Exercise requirements: Please write out the stretch of the LSU basketball article from "Once, LSU basketball" through "cajoled, convinced, enticed.", word for word.

Passage for review:
************
In the thick of campaign season, Johnny Jones has been out on the trail stumping for his basketball team.
Jones was working the campus this week, passing out schedules to students at the union and Free Speech Alley, much the way his coach Dale Brown used to crisscross the state handing out purple and gold basketball nets.
Ever thought of reprising that, Johnny?
“I think these days you’d have to hand out purple and gold Xboxes,” Jones said with a knowing chuckle.
Once, LSU basketball was a product that sold itself.
I remember my brother and I buying season tickets for the 1989-90 season, the season of Shaq and Chris Jackson and Stanley Roberts.
We couldn’t even get seats side by side, settling for a pair of perches one behind the other in the top couple of rows of the Pete Maravich Assembly Center.
That was long, long ago. Now, an LSU fan base scarred by many years of teams that bumped along the bottom of the SEC standings instead of scaling the championship mountain tops needs to be cajoled, convinced, enticed.
************
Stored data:
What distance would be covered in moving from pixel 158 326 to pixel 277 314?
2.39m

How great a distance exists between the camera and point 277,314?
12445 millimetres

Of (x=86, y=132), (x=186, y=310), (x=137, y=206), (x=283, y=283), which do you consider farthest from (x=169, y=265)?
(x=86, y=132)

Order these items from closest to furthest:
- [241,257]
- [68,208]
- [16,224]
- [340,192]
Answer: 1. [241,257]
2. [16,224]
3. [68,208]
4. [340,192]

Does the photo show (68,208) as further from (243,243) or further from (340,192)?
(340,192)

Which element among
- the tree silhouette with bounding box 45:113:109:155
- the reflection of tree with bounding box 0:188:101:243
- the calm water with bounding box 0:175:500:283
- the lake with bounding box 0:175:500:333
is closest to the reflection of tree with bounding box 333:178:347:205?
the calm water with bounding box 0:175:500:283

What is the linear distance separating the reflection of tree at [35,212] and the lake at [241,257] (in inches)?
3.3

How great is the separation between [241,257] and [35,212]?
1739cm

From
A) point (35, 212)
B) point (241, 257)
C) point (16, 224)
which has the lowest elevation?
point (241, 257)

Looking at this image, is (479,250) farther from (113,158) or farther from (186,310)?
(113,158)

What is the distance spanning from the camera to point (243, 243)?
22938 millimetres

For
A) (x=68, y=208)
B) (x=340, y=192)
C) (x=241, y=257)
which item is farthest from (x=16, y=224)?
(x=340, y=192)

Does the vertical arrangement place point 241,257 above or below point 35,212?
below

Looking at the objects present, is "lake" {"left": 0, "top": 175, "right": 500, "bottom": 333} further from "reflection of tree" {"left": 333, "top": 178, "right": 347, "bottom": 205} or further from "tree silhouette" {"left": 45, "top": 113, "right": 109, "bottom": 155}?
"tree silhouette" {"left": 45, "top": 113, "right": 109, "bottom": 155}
************
Answer box:
Once, LSU basketball was a product that sold itself.
I remember my brother and I buying season tickets for the 1989-90 season, the season of Shaq and Chris Jackson and Stanley Roberts.
We couldn’t even get seats side by side, settling for a pair of perches one behind the other in the top couple of rows of the Pete Maravich Assembly Center.
That was long, long ago. Now, an LSU fan base scarred by many years of teams that bumped along the bottom of the SEC standings instead of scaling the championship mountain tops needs to be cajoled, convinced, enticed.